Le pharmacien observe légitimement de près ou de loin l’évolution de la valeur de son fonds de commerce. Il est satisfait en cas de création de valeur en phase avec le marché. A l’inverse, une moins-value constatée ne signifie pas pour autant la réalisation d’une mauvaise affaire ! Ce paradoxe apparent mérite des explications, surtout pour une profession dont la stratégie financière à long terme repose sur des revenus différés au travers de la capitalisation dans l’outils de travail.
Lorsqu’un pharmacien valorise à la vente une officine pour 1 million d’€ alors qu’il l’a acquise 1.5 million, incontestablement une moins-value est mise en évidence !
Au-delà de cette déconvenue sur la valorisation des éléments incorporels de l’entreprise (fonction de son implantation, sa stratégie d’offres, ses ressources humaines, son organisation, sa réputation, son environnement, etc…) se cache souvent une plus-value, mais différente !
En effet il peut se dégager très naturellement une moins-value sur la valeur du fonds et une plus-value sur la société qui aura pris de la valeur du fait de son désendettement et, en définitive, le pharmacien met ici en évidence l’effet de levier ou un taux de rendement des capitaux investis satisfaisant.
Exemple :
Une SEL est constituée au capital de 400 m€ et lève un emprunt de 1.2 m€ pour racheter un fonds à 1.5 m€ augmenté des frais.
Au départ la société a donc une valeur de 400 m€ (constituée des apports des associés) et 12 ans plus tard de 1.5 million.
Si la valeur du fonds est maintenue et les dettes remboursées. Le taux de rendement des capitaux investis est ici de 12 % l’an.
Si le fonds et la société ne valent plus « que » 1 million, il y a bien une moins-value observée sur la valeur du fonds, de 500 m€, mais le taux de rendement sera de 8 %, toujours honorable, la société étant passée d’une valeur de 400 m€ à 1 million, soit une prise de valeur, ou une plus-value, de 600 m€.

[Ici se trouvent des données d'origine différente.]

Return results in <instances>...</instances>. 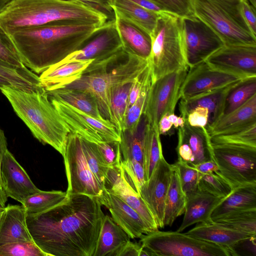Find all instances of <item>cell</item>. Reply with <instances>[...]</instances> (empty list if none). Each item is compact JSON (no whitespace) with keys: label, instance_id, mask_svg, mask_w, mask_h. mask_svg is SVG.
Instances as JSON below:
<instances>
[{"label":"cell","instance_id":"6da1fadb","mask_svg":"<svg viewBox=\"0 0 256 256\" xmlns=\"http://www.w3.org/2000/svg\"><path fill=\"white\" fill-rule=\"evenodd\" d=\"M60 204L26 214L32 240L48 256H94L104 217L96 197L67 194Z\"/></svg>","mask_w":256,"mask_h":256},{"label":"cell","instance_id":"7a4b0ae2","mask_svg":"<svg viewBox=\"0 0 256 256\" xmlns=\"http://www.w3.org/2000/svg\"><path fill=\"white\" fill-rule=\"evenodd\" d=\"M101 27L48 24L22 28L8 36L24 66L38 74L81 48Z\"/></svg>","mask_w":256,"mask_h":256},{"label":"cell","instance_id":"3957f363","mask_svg":"<svg viewBox=\"0 0 256 256\" xmlns=\"http://www.w3.org/2000/svg\"><path fill=\"white\" fill-rule=\"evenodd\" d=\"M108 18L81 2L66 0H12L0 13V28L8 35L18 30L48 24H94Z\"/></svg>","mask_w":256,"mask_h":256},{"label":"cell","instance_id":"277c9868","mask_svg":"<svg viewBox=\"0 0 256 256\" xmlns=\"http://www.w3.org/2000/svg\"><path fill=\"white\" fill-rule=\"evenodd\" d=\"M0 90L34 136L63 156L70 131L46 90L28 92L4 86Z\"/></svg>","mask_w":256,"mask_h":256},{"label":"cell","instance_id":"5b68a950","mask_svg":"<svg viewBox=\"0 0 256 256\" xmlns=\"http://www.w3.org/2000/svg\"><path fill=\"white\" fill-rule=\"evenodd\" d=\"M148 64V60L128 53L121 60L107 66L84 72L78 78L62 88L92 95L96 100L102 117L110 120V89L118 84L134 82Z\"/></svg>","mask_w":256,"mask_h":256},{"label":"cell","instance_id":"8992f818","mask_svg":"<svg viewBox=\"0 0 256 256\" xmlns=\"http://www.w3.org/2000/svg\"><path fill=\"white\" fill-rule=\"evenodd\" d=\"M150 35L152 48L148 60L152 83L172 72L188 70L180 16L164 10L158 12Z\"/></svg>","mask_w":256,"mask_h":256},{"label":"cell","instance_id":"52a82bcc","mask_svg":"<svg viewBox=\"0 0 256 256\" xmlns=\"http://www.w3.org/2000/svg\"><path fill=\"white\" fill-rule=\"evenodd\" d=\"M190 3L194 14L224 45L256 46V36L244 19L240 0H190Z\"/></svg>","mask_w":256,"mask_h":256},{"label":"cell","instance_id":"ba28073f","mask_svg":"<svg viewBox=\"0 0 256 256\" xmlns=\"http://www.w3.org/2000/svg\"><path fill=\"white\" fill-rule=\"evenodd\" d=\"M140 244L150 256H232L229 248L202 240L186 233L158 230L144 235Z\"/></svg>","mask_w":256,"mask_h":256},{"label":"cell","instance_id":"9c48e42d","mask_svg":"<svg viewBox=\"0 0 256 256\" xmlns=\"http://www.w3.org/2000/svg\"><path fill=\"white\" fill-rule=\"evenodd\" d=\"M127 54L123 48L114 20L108 22L97 30L81 48L52 66L92 60V62L85 70L91 71L107 66L122 58Z\"/></svg>","mask_w":256,"mask_h":256},{"label":"cell","instance_id":"30bf717a","mask_svg":"<svg viewBox=\"0 0 256 256\" xmlns=\"http://www.w3.org/2000/svg\"><path fill=\"white\" fill-rule=\"evenodd\" d=\"M63 158L68 180L67 194H84L96 197L104 206L106 188L87 162L80 136L68 134Z\"/></svg>","mask_w":256,"mask_h":256},{"label":"cell","instance_id":"8fae6325","mask_svg":"<svg viewBox=\"0 0 256 256\" xmlns=\"http://www.w3.org/2000/svg\"><path fill=\"white\" fill-rule=\"evenodd\" d=\"M212 146L218 172L233 189L256 184V147L230 144Z\"/></svg>","mask_w":256,"mask_h":256},{"label":"cell","instance_id":"7c38bea8","mask_svg":"<svg viewBox=\"0 0 256 256\" xmlns=\"http://www.w3.org/2000/svg\"><path fill=\"white\" fill-rule=\"evenodd\" d=\"M188 71L183 70L172 72L151 84L142 113L148 124L158 126L164 116L174 113Z\"/></svg>","mask_w":256,"mask_h":256},{"label":"cell","instance_id":"4fadbf2b","mask_svg":"<svg viewBox=\"0 0 256 256\" xmlns=\"http://www.w3.org/2000/svg\"><path fill=\"white\" fill-rule=\"evenodd\" d=\"M48 98L70 132L96 144L120 142V136L110 120H100L66 102Z\"/></svg>","mask_w":256,"mask_h":256},{"label":"cell","instance_id":"5bb4252c","mask_svg":"<svg viewBox=\"0 0 256 256\" xmlns=\"http://www.w3.org/2000/svg\"><path fill=\"white\" fill-rule=\"evenodd\" d=\"M181 24L188 68L204 61L224 45L218 35L194 14L181 17Z\"/></svg>","mask_w":256,"mask_h":256},{"label":"cell","instance_id":"9a60e30c","mask_svg":"<svg viewBox=\"0 0 256 256\" xmlns=\"http://www.w3.org/2000/svg\"><path fill=\"white\" fill-rule=\"evenodd\" d=\"M204 61L216 70L244 78L256 77V46L224 45Z\"/></svg>","mask_w":256,"mask_h":256},{"label":"cell","instance_id":"2e32d148","mask_svg":"<svg viewBox=\"0 0 256 256\" xmlns=\"http://www.w3.org/2000/svg\"><path fill=\"white\" fill-rule=\"evenodd\" d=\"M176 148L178 161L192 166L210 160L216 161L210 135L206 128L192 126L185 120L178 132Z\"/></svg>","mask_w":256,"mask_h":256},{"label":"cell","instance_id":"e0dca14e","mask_svg":"<svg viewBox=\"0 0 256 256\" xmlns=\"http://www.w3.org/2000/svg\"><path fill=\"white\" fill-rule=\"evenodd\" d=\"M214 70L203 61L190 68L181 86L180 98L188 99L244 79Z\"/></svg>","mask_w":256,"mask_h":256},{"label":"cell","instance_id":"ac0fdd59","mask_svg":"<svg viewBox=\"0 0 256 256\" xmlns=\"http://www.w3.org/2000/svg\"><path fill=\"white\" fill-rule=\"evenodd\" d=\"M173 170L172 164L162 156L140 189V195L153 214L158 228H164V202Z\"/></svg>","mask_w":256,"mask_h":256},{"label":"cell","instance_id":"d6986e66","mask_svg":"<svg viewBox=\"0 0 256 256\" xmlns=\"http://www.w3.org/2000/svg\"><path fill=\"white\" fill-rule=\"evenodd\" d=\"M0 182V186L8 198L21 204L26 197L40 190L8 150L2 162Z\"/></svg>","mask_w":256,"mask_h":256},{"label":"cell","instance_id":"ffe728a7","mask_svg":"<svg viewBox=\"0 0 256 256\" xmlns=\"http://www.w3.org/2000/svg\"><path fill=\"white\" fill-rule=\"evenodd\" d=\"M104 186L106 190L120 198L136 210L152 232L158 230L153 214L140 195L133 191L123 180L120 166L108 169Z\"/></svg>","mask_w":256,"mask_h":256},{"label":"cell","instance_id":"44dd1931","mask_svg":"<svg viewBox=\"0 0 256 256\" xmlns=\"http://www.w3.org/2000/svg\"><path fill=\"white\" fill-rule=\"evenodd\" d=\"M104 206L109 210L112 220L130 238H140L152 232L136 210L120 198L106 190Z\"/></svg>","mask_w":256,"mask_h":256},{"label":"cell","instance_id":"7402d4cb","mask_svg":"<svg viewBox=\"0 0 256 256\" xmlns=\"http://www.w3.org/2000/svg\"><path fill=\"white\" fill-rule=\"evenodd\" d=\"M114 12L115 24L124 49L128 53L148 60L152 48L150 34L118 12Z\"/></svg>","mask_w":256,"mask_h":256},{"label":"cell","instance_id":"603a6c76","mask_svg":"<svg viewBox=\"0 0 256 256\" xmlns=\"http://www.w3.org/2000/svg\"><path fill=\"white\" fill-rule=\"evenodd\" d=\"M186 194L184 216L176 231L182 232L196 223L212 222V213L222 198L198 188Z\"/></svg>","mask_w":256,"mask_h":256},{"label":"cell","instance_id":"cb8c5ba5","mask_svg":"<svg viewBox=\"0 0 256 256\" xmlns=\"http://www.w3.org/2000/svg\"><path fill=\"white\" fill-rule=\"evenodd\" d=\"M186 234L198 239L226 247L231 250L235 256H238L235 250L240 243L256 236L230 228L214 222L199 223Z\"/></svg>","mask_w":256,"mask_h":256},{"label":"cell","instance_id":"d4e9b609","mask_svg":"<svg viewBox=\"0 0 256 256\" xmlns=\"http://www.w3.org/2000/svg\"><path fill=\"white\" fill-rule=\"evenodd\" d=\"M26 218V212L22 204L6 206L0 219V246L13 242L34 241Z\"/></svg>","mask_w":256,"mask_h":256},{"label":"cell","instance_id":"484cf974","mask_svg":"<svg viewBox=\"0 0 256 256\" xmlns=\"http://www.w3.org/2000/svg\"><path fill=\"white\" fill-rule=\"evenodd\" d=\"M238 82L193 98L186 100L181 98L179 104L180 116L186 120L188 114L195 108H206L208 111V124L206 128L208 130L222 116L226 96Z\"/></svg>","mask_w":256,"mask_h":256},{"label":"cell","instance_id":"4316f807","mask_svg":"<svg viewBox=\"0 0 256 256\" xmlns=\"http://www.w3.org/2000/svg\"><path fill=\"white\" fill-rule=\"evenodd\" d=\"M256 210V184L234 188L215 207L211 214L212 221L240 212Z\"/></svg>","mask_w":256,"mask_h":256},{"label":"cell","instance_id":"83f0119b","mask_svg":"<svg viewBox=\"0 0 256 256\" xmlns=\"http://www.w3.org/2000/svg\"><path fill=\"white\" fill-rule=\"evenodd\" d=\"M256 123V94L246 103L221 116L208 131L210 136L230 133Z\"/></svg>","mask_w":256,"mask_h":256},{"label":"cell","instance_id":"f1b7e54d","mask_svg":"<svg viewBox=\"0 0 256 256\" xmlns=\"http://www.w3.org/2000/svg\"><path fill=\"white\" fill-rule=\"evenodd\" d=\"M93 60H78L54 66H51L40 76L46 90L64 87L78 78Z\"/></svg>","mask_w":256,"mask_h":256},{"label":"cell","instance_id":"f546056e","mask_svg":"<svg viewBox=\"0 0 256 256\" xmlns=\"http://www.w3.org/2000/svg\"><path fill=\"white\" fill-rule=\"evenodd\" d=\"M130 237L108 215H105L94 256H116Z\"/></svg>","mask_w":256,"mask_h":256},{"label":"cell","instance_id":"4dcf8cb0","mask_svg":"<svg viewBox=\"0 0 256 256\" xmlns=\"http://www.w3.org/2000/svg\"><path fill=\"white\" fill-rule=\"evenodd\" d=\"M46 92L49 97L66 102L100 120H106L102 116L96 100L87 92L66 88Z\"/></svg>","mask_w":256,"mask_h":256},{"label":"cell","instance_id":"1f68e13d","mask_svg":"<svg viewBox=\"0 0 256 256\" xmlns=\"http://www.w3.org/2000/svg\"><path fill=\"white\" fill-rule=\"evenodd\" d=\"M173 166L168 189L164 202V227L171 226L177 218L184 214L186 194L180 184L178 172Z\"/></svg>","mask_w":256,"mask_h":256},{"label":"cell","instance_id":"d6a6232c","mask_svg":"<svg viewBox=\"0 0 256 256\" xmlns=\"http://www.w3.org/2000/svg\"><path fill=\"white\" fill-rule=\"evenodd\" d=\"M114 11L138 25L150 34L156 24L158 12L146 9L130 0H110Z\"/></svg>","mask_w":256,"mask_h":256},{"label":"cell","instance_id":"836d02e7","mask_svg":"<svg viewBox=\"0 0 256 256\" xmlns=\"http://www.w3.org/2000/svg\"><path fill=\"white\" fill-rule=\"evenodd\" d=\"M0 76L8 80L12 87L18 90L32 92L44 89L37 74L27 68L15 67L1 60Z\"/></svg>","mask_w":256,"mask_h":256},{"label":"cell","instance_id":"e575fe53","mask_svg":"<svg viewBox=\"0 0 256 256\" xmlns=\"http://www.w3.org/2000/svg\"><path fill=\"white\" fill-rule=\"evenodd\" d=\"M158 126L146 124L144 134V168L146 181L164 156Z\"/></svg>","mask_w":256,"mask_h":256},{"label":"cell","instance_id":"d590c367","mask_svg":"<svg viewBox=\"0 0 256 256\" xmlns=\"http://www.w3.org/2000/svg\"><path fill=\"white\" fill-rule=\"evenodd\" d=\"M147 121L142 114L138 130L133 134L124 132L120 142L122 160H134L144 166V128Z\"/></svg>","mask_w":256,"mask_h":256},{"label":"cell","instance_id":"8d00e7d4","mask_svg":"<svg viewBox=\"0 0 256 256\" xmlns=\"http://www.w3.org/2000/svg\"><path fill=\"white\" fill-rule=\"evenodd\" d=\"M133 82L120 84L112 87L110 93V104L111 112L110 122L120 134L127 110L128 98Z\"/></svg>","mask_w":256,"mask_h":256},{"label":"cell","instance_id":"74e56055","mask_svg":"<svg viewBox=\"0 0 256 256\" xmlns=\"http://www.w3.org/2000/svg\"><path fill=\"white\" fill-rule=\"evenodd\" d=\"M66 192L60 190H40L28 197L21 204L26 214L42 212L62 202L67 197Z\"/></svg>","mask_w":256,"mask_h":256},{"label":"cell","instance_id":"f35d334b","mask_svg":"<svg viewBox=\"0 0 256 256\" xmlns=\"http://www.w3.org/2000/svg\"><path fill=\"white\" fill-rule=\"evenodd\" d=\"M256 94V77L244 78L236 82L226 96L222 116L240 107Z\"/></svg>","mask_w":256,"mask_h":256},{"label":"cell","instance_id":"ab89813d","mask_svg":"<svg viewBox=\"0 0 256 256\" xmlns=\"http://www.w3.org/2000/svg\"><path fill=\"white\" fill-rule=\"evenodd\" d=\"M212 222L231 229L256 235V210L234 213Z\"/></svg>","mask_w":256,"mask_h":256},{"label":"cell","instance_id":"60d3db41","mask_svg":"<svg viewBox=\"0 0 256 256\" xmlns=\"http://www.w3.org/2000/svg\"><path fill=\"white\" fill-rule=\"evenodd\" d=\"M210 136L213 144H230L256 148V123L230 133Z\"/></svg>","mask_w":256,"mask_h":256},{"label":"cell","instance_id":"b9f144b4","mask_svg":"<svg viewBox=\"0 0 256 256\" xmlns=\"http://www.w3.org/2000/svg\"><path fill=\"white\" fill-rule=\"evenodd\" d=\"M151 84L150 78L144 84L136 100L126 110L123 121L122 132H126L133 134L138 130L144 112L148 92Z\"/></svg>","mask_w":256,"mask_h":256},{"label":"cell","instance_id":"7bdbcfd3","mask_svg":"<svg viewBox=\"0 0 256 256\" xmlns=\"http://www.w3.org/2000/svg\"><path fill=\"white\" fill-rule=\"evenodd\" d=\"M81 140L87 162L98 180L104 186L109 168L104 163L97 144L82 138Z\"/></svg>","mask_w":256,"mask_h":256},{"label":"cell","instance_id":"ee69618b","mask_svg":"<svg viewBox=\"0 0 256 256\" xmlns=\"http://www.w3.org/2000/svg\"><path fill=\"white\" fill-rule=\"evenodd\" d=\"M198 188L221 198L227 196L233 190L230 184L218 171L202 174Z\"/></svg>","mask_w":256,"mask_h":256},{"label":"cell","instance_id":"f6af8a7d","mask_svg":"<svg viewBox=\"0 0 256 256\" xmlns=\"http://www.w3.org/2000/svg\"><path fill=\"white\" fill-rule=\"evenodd\" d=\"M120 168L124 182L133 191L140 195V189L146 182L143 165L134 160H122Z\"/></svg>","mask_w":256,"mask_h":256},{"label":"cell","instance_id":"bcb514c9","mask_svg":"<svg viewBox=\"0 0 256 256\" xmlns=\"http://www.w3.org/2000/svg\"><path fill=\"white\" fill-rule=\"evenodd\" d=\"M0 256H48L34 241L10 243L0 246Z\"/></svg>","mask_w":256,"mask_h":256},{"label":"cell","instance_id":"7dc6e473","mask_svg":"<svg viewBox=\"0 0 256 256\" xmlns=\"http://www.w3.org/2000/svg\"><path fill=\"white\" fill-rule=\"evenodd\" d=\"M176 168L182 188L186 194L198 188V181L202 174L192 166L180 161L173 164Z\"/></svg>","mask_w":256,"mask_h":256},{"label":"cell","instance_id":"c3c4849f","mask_svg":"<svg viewBox=\"0 0 256 256\" xmlns=\"http://www.w3.org/2000/svg\"><path fill=\"white\" fill-rule=\"evenodd\" d=\"M0 60L19 68H26L10 36L0 28Z\"/></svg>","mask_w":256,"mask_h":256},{"label":"cell","instance_id":"681fc988","mask_svg":"<svg viewBox=\"0 0 256 256\" xmlns=\"http://www.w3.org/2000/svg\"><path fill=\"white\" fill-rule=\"evenodd\" d=\"M97 146L104 163L109 168L120 166L122 158L120 142H102Z\"/></svg>","mask_w":256,"mask_h":256},{"label":"cell","instance_id":"f907efd6","mask_svg":"<svg viewBox=\"0 0 256 256\" xmlns=\"http://www.w3.org/2000/svg\"><path fill=\"white\" fill-rule=\"evenodd\" d=\"M162 10L170 12L180 17L194 14L190 0H148Z\"/></svg>","mask_w":256,"mask_h":256},{"label":"cell","instance_id":"816d5d0a","mask_svg":"<svg viewBox=\"0 0 256 256\" xmlns=\"http://www.w3.org/2000/svg\"><path fill=\"white\" fill-rule=\"evenodd\" d=\"M186 120L192 126L206 128L208 120V110L197 106L188 114Z\"/></svg>","mask_w":256,"mask_h":256},{"label":"cell","instance_id":"f5cc1de1","mask_svg":"<svg viewBox=\"0 0 256 256\" xmlns=\"http://www.w3.org/2000/svg\"><path fill=\"white\" fill-rule=\"evenodd\" d=\"M242 16L253 34L256 36V8L248 0H240Z\"/></svg>","mask_w":256,"mask_h":256},{"label":"cell","instance_id":"db71d44e","mask_svg":"<svg viewBox=\"0 0 256 256\" xmlns=\"http://www.w3.org/2000/svg\"><path fill=\"white\" fill-rule=\"evenodd\" d=\"M141 244L129 240L118 252L116 256H139Z\"/></svg>","mask_w":256,"mask_h":256},{"label":"cell","instance_id":"11a10c76","mask_svg":"<svg viewBox=\"0 0 256 256\" xmlns=\"http://www.w3.org/2000/svg\"><path fill=\"white\" fill-rule=\"evenodd\" d=\"M199 172L202 174H209L218 171V167L216 161L210 160L202 162L194 166Z\"/></svg>","mask_w":256,"mask_h":256},{"label":"cell","instance_id":"9f6ffc18","mask_svg":"<svg viewBox=\"0 0 256 256\" xmlns=\"http://www.w3.org/2000/svg\"><path fill=\"white\" fill-rule=\"evenodd\" d=\"M138 5L148 10L158 12L162 10L159 6L148 0H130Z\"/></svg>","mask_w":256,"mask_h":256},{"label":"cell","instance_id":"6f0895ef","mask_svg":"<svg viewBox=\"0 0 256 256\" xmlns=\"http://www.w3.org/2000/svg\"><path fill=\"white\" fill-rule=\"evenodd\" d=\"M168 116H164L158 122V129L160 134H166L172 126V124L168 120Z\"/></svg>","mask_w":256,"mask_h":256},{"label":"cell","instance_id":"680465c9","mask_svg":"<svg viewBox=\"0 0 256 256\" xmlns=\"http://www.w3.org/2000/svg\"><path fill=\"white\" fill-rule=\"evenodd\" d=\"M7 150H8L7 139L5 136L4 130L0 128V174L2 158Z\"/></svg>","mask_w":256,"mask_h":256},{"label":"cell","instance_id":"91938a15","mask_svg":"<svg viewBox=\"0 0 256 256\" xmlns=\"http://www.w3.org/2000/svg\"><path fill=\"white\" fill-rule=\"evenodd\" d=\"M7 200L8 196L0 186V212L2 211L6 207Z\"/></svg>","mask_w":256,"mask_h":256},{"label":"cell","instance_id":"94428289","mask_svg":"<svg viewBox=\"0 0 256 256\" xmlns=\"http://www.w3.org/2000/svg\"><path fill=\"white\" fill-rule=\"evenodd\" d=\"M168 118L169 121L172 124V126H174V128H178L177 121L178 116L174 113L168 115Z\"/></svg>","mask_w":256,"mask_h":256},{"label":"cell","instance_id":"6125c7cd","mask_svg":"<svg viewBox=\"0 0 256 256\" xmlns=\"http://www.w3.org/2000/svg\"><path fill=\"white\" fill-rule=\"evenodd\" d=\"M4 86H12V85L8 80L0 76V88Z\"/></svg>","mask_w":256,"mask_h":256},{"label":"cell","instance_id":"be15d7a7","mask_svg":"<svg viewBox=\"0 0 256 256\" xmlns=\"http://www.w3.org/2000/svg\"><path fill=\"white\" fill-rule=\"evenodd\" d=\"M12 0H0V13Z\"/></svg>","mask_w":256,"mask_h":256},{"label":"cell","instance_id":"e7e4bbea","mask_svg":"<svg viewBox=\"0 0 256 256\" xmlns=\"http://www.w3.org/2000/svg\"><path fill=\"white\" fill-rule=\"evenodd\" d=\"M248 2L254 8H256V0H248Z\"/></svg>","mask_w":256,"mask_h":256},{"label":"cell","instance_id":"03108f58","mask_svg":"<svg viewBox=\"0 0 256 256\" xmlns=\"http://www.w3.org/2000/svg\"><path fill=\"white\" fill-rule=\"evenodd\" d=\"M2 211L0 212V219L1 215H2Z\"/></svg>","mask_w":256,"mask_h":256}]
</instances>
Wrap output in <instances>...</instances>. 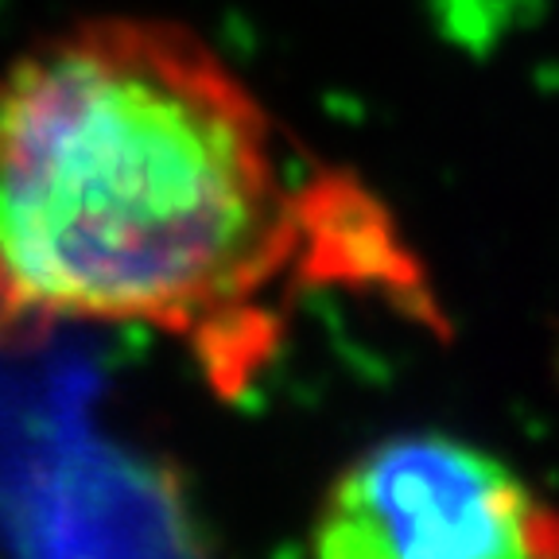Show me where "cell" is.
<instances>
[{"instance_id":"cell-2","label":"cell","mask_w":559,"mask_h":559,"mask_svg":"<svg viewBox=\"0 0 559 559\" xmlns=\"http://www.w3.org/2000/svg\"><path fill=\"white\" fill-rule=\"evenodd\" d=\"M314 559H559V521L501 459L447 436H401L338 474Z\"/></svg>"},{"instance_id":"cell-1","label":"cell","mask_w":559,"mask_h":559,"mask_svg":"<svg viewBox=\"0 0 559 559\" xmlns=\"http://www.w3.org/2000/svg\"><path fill=\"white\" fill-rule=\"evenodd\" d=\"M361 202L299 183L261 97L191 27L97 16L0 62V326L229 338Z\"/></svg>"}]
</instances>
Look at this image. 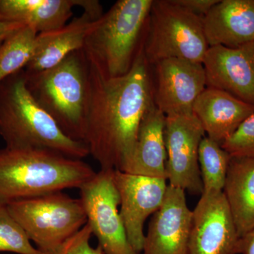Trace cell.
I'll return each instance as SVG.
<instances>
[{
    "label": "cell",
    "mask_w": 254,
    "mask_h": 254,
    "mask_svg": "<svg viewBox=\"0 0 254 254\" xmlns=\"http://www.w3.org/2000/svg\"><path fill=\"white\" fill-rule=\"evenodd\" d=\"M6 206L42 253L58 248L87 223L81 200L63 191L16 200Z\"/></svg>",
    "instance_id": "52a82bcc"
},
{
    "label": "cell",
    "mask_w": 254,
    "mask_h": 254,
    "mask_svg": "<svg viewBox=\"0 0 254 254\" xmlns=\"http://www.w3.org/2000/svg\"><path fill=\"white\" fill-rule=\"evenodd\" d=\"M208 48L201 17L173 0H153L142 43L150 66L169 58L202 63Z\"/></svg>",
    "instance_id": "8992f818"
},
{
    "label": "cell",
    "mask_w": 254,
    "mask_h": 254,
    "mask_svg": "<svg viewBox=\"0 0 254 254\" xmlns=\"http://www.w3.org/2000/svg\"><path fill=\"white\" fill-rule=\"evenodd\" d=\"M150 66L157 108L165 116L193 113L195 100L206 88L203 64L169 58Z\"/></svg>",
    "instance_id": "8fae6325"
},
{
    "label": "cell",
    "mask_w": 254,
    "mask_h": 254,
    "mask_svg": "<svg viewBox=\"0 0 254 254\" xmlns=\"http://www.w3.org/2000/svg\"><path fill=\"white\" fill-rule=\"evenodd\" d=\"M24 26L26 25L23 23L0 20V46L7 38Z\"/></svg>",
    "instance_id": "4316f807"
},
{
    "label": "cell",
    "mask_w": 254,
    "mask_h": 254,
    "mask_svg": "<svg viewBox=\"0 0 254 254\" xmlns=\"http://www.w3.org/2000/svg\"><path fill=\"white\" fill-rule=\"evenodd\" d=\"M38 32L26 26L9 37L0 46V83L22 71L31 61Z\"/></svg>",
    "instance_id": "44dd1931"
},
{
    "label": "cell",
    "mask_w": 254,
    "mask_h": 254,
    "mask_svg": "<svg viewBox=\"0 0 254 254\" xmlns=\"http://www.w3.org/2000/svg\"><path fill=\"white\" fill-rule=\"evenodd\" d=\"M202 22L209 47L254 43V0H220Z\"/></svg>",
    "instance_id": "9a60e30c"
},
{
    "label": "cell",
    "mask_w": 254,
    "mask_h": 254,
    "mask_svg": "<svg viewBox=\"0 0 254 254\" xmlns=\"http://www.w3.org/2000/svg\"><path fill=\"white\" fill-rule=\"evenodd\" d=\"M223 193L241 238L254 227V157H231Z\"/></svg>",
    "instance_id": "ffe728a7"
},
{
    "label": "cell",
    "mask_w": 254,
    "mask_h": 254,
    "mask_svg": "<svg viewBox=\"0 0 254 254\" xmlns=\"http://www.w3.org/2000/svg\"><path fill=\"white\" fill-rule=\"evenodd\" d=\"M94 170L82 160L48 150L0 149V203L77 188Z\"/></svg>",
    "instance_id": "3957f363"
},
{
    "label": "cell",
    "mask_w": 254,
    "mask_h": 254,
    "mask_svg": "<svg viewBox=\"0 0 254 254\" xmlns=\"http://www.w3.org/2000/svg\"><path fill=\"white\" fill-rule=\"evenodd\" d=\"M192 210L185 190L168 185L162 206L153 215L143 254H189Z\"/></svg>",
    "instance_id": "5bb4252c"
},
{
    "label": "cell",
    "mask_w": 254,
    "mask_h": 254,
    "mask_svg": "<svg viewBox=\"0 0 254 254\" xmlns=\"http://www.w3.org/2000/svg\"><path fill=\"white\" fill-rule=\"evenodd\" d=\"M43 254L31 245L26 232L11 215L6 205L0 203V253Z\"/></svg>",
    "instance_id": "603a6c76"
},
{
    "label": "cell",
    "mask_w": 254,
    "mask_h": 254,
    "mask_svg": "<svg viewBox=\"0 0 254 254\" xmlns=\"http://www.w3.org/2000/svg\"><path fill=\"white\" fill-rule=\"evenodd\" d=\"M114 179L120 193V215L128 242L140 254L144 245L145 220L163 205L168 187L167 180L118 170H115Z\"/></svg>",
    "instance_id": "7c38bea8"
},
{
    "label": "cell",
    "mask_w": 254,
    "mask_h": 254,
    "mask_svg": "<svg viewBox=\"0 0 254 254\" xmlns=\"http://www.w3.org/2000/svg\"><path fill=\"white\" fill-rule=\"evenodd\" d=\"M231 157L221 145L208 136L202 139L198 150V163L203 192L223 191Z\"/></svg>",
    "instance_id": "7402d4cb"
},
{
    "label": "cell",
    "mask_w": 254,
    "mask_h": 254,
    "mask_svg": "<svg viewBox=\"0 0 254 254\" xmlns=\"http://www.w3.org/2000/svg\"><path fill=\"white\" fill-rule=\"evenodd\" d=\"M238 254H254V227L241 237Z\"/></svg>",
    "instance_id": "83f0119b"
},
{
    "label": "cell",
    "mask_w": 254,
    "mask_h": 254,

Si la valeur du fonds est de 2 millions, le taux de rendement « bondit » à plus de 14%.
Evidemment, si la société a aussi été en capacité de verser des dividendes à ses associés, il est nécessaire d’en tenir compte pour mesurer plus exactement le taux de rendement des capitaux investis.
Les investisseurs extérieurs ne se trompent pas, attirés par le simple mécanisme de l’effet de levier offert par le réseau officinal.
Au-delà de la question liée à l’indépendance du pharmacien, certains captent tout ou partie de la prise de valeur de l’entreprise, le titulaire percevant au mieux une juste rémunération pour son travail et ses responsabilités.
Outre ces situations, relevant de la location de diplôme, le réseau officinal continue de se financer assez traditionnellement.
Les acteurs dégageront un taux de rendement à la hauteur de leurs prises de risques au travers de la mise en place de financements « mezzanines » :
- Le réseau bancaire traditionnel prête à des taux compris entre 3 et 4 %. Il se garantit en priorité sur l’actif principal de l’entreprise, à savoir son fonds de commerce en cas de rachat par une SEL (et/ou les titres de la SEL en cas de rachat par une SPF-PL) ;
- Les crédits boosters proposés par la CAVP et les groupements, à des taux variables selon les contextes ;
- Les vendeurs (anciens titulaires) prêtent « in fine » (c’est-à-dire remboursable à terme, après l’emprunt bancaire). Ils sont de plus en plus plébiscités et les taux sont compris entre 6 et 12 % ;
- Enfin les associés exploitants et investisseurs misent sur un taux de rendement supérieur à 12 %, si évidemment l’affaire n’a pas été acquise à un niveau totalement déconnecté de la réalité financière, ce qui est parfois le cas aujourd’hui dans un contexte en apparence spéculatif, similaire à 2008/2009.